◆ What the task asks: Rewrite the records below, replacing "green wheat field" with "green grass field" and leaving everything else unchanged. Leave the pictures out of your answer.

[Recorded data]
———
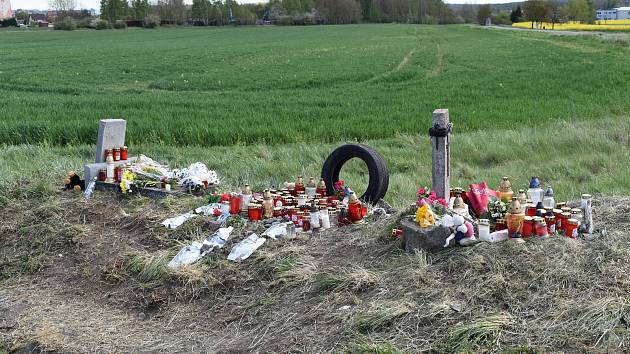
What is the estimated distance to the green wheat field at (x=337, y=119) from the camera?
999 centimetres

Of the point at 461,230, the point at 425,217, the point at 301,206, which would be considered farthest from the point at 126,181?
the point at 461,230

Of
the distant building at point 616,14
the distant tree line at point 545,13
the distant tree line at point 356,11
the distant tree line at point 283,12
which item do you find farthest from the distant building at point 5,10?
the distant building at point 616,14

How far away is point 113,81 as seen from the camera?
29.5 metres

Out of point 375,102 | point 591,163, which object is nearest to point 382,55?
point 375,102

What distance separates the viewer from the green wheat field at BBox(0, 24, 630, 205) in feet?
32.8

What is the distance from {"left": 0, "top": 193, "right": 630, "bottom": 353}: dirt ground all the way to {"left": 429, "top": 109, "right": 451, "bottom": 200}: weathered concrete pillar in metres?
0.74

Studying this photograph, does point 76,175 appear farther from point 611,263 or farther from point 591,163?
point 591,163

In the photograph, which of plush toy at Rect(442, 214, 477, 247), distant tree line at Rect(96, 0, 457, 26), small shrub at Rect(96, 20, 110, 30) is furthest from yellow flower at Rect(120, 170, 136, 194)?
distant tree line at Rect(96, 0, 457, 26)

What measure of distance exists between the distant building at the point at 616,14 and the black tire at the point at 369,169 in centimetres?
———
◆ Solution to this problem:
What is the estimated distance to the green grass field at (x=337, y=119) from the camera?
999 centimetres

Of the point at 461,230, the point at 425,217, the point at 301,206, which would be considered farthest from the point at 126,181?
the point at 461,230

Of
the distant building at point 616,14
the distant tree line at point 545,13
the distant tree line at point 356,11
the distant tree line at point 283,12
which item do you find farthest from the distant building at point 5,10?
the distant building at point 616,14

How far away is point 113,81 as seen from the camera?
29.5 metres

Out of point 375,102 | point 591,163, which object is nearest to point 382,55?
point 375,102

What distance separates the viewer from the green grass field at BBox(0, 24, 630, 205) in feet?
32.8

What is the distance from {"left": 0, "top": 193, "right": 630, "bottom": 353}: dirt ground all the way to {"left": 429, "top": 109, "right": 451, "bottom": 200}: weathered concrete pillar in metres?
0.74

Studying this photograph, does point 76,175 appear farther from point 611,263 or farther from point 591,163?
point 591,163

In the photograph, which of plush toy at Rect(442, 214, 477, 247), distant tree line at Rect(96, 0, 457, 26), small shrub at Rect(96, 20, 110, 30) is furthest from yellow flower at Rect(120, 170, 136, 194)?
distant tree line at Rect(96, 0, 457, 26)

What measure of distance exists between the distant building at the point at 616,14 and the black tire at the point at 369,169 in centimetres?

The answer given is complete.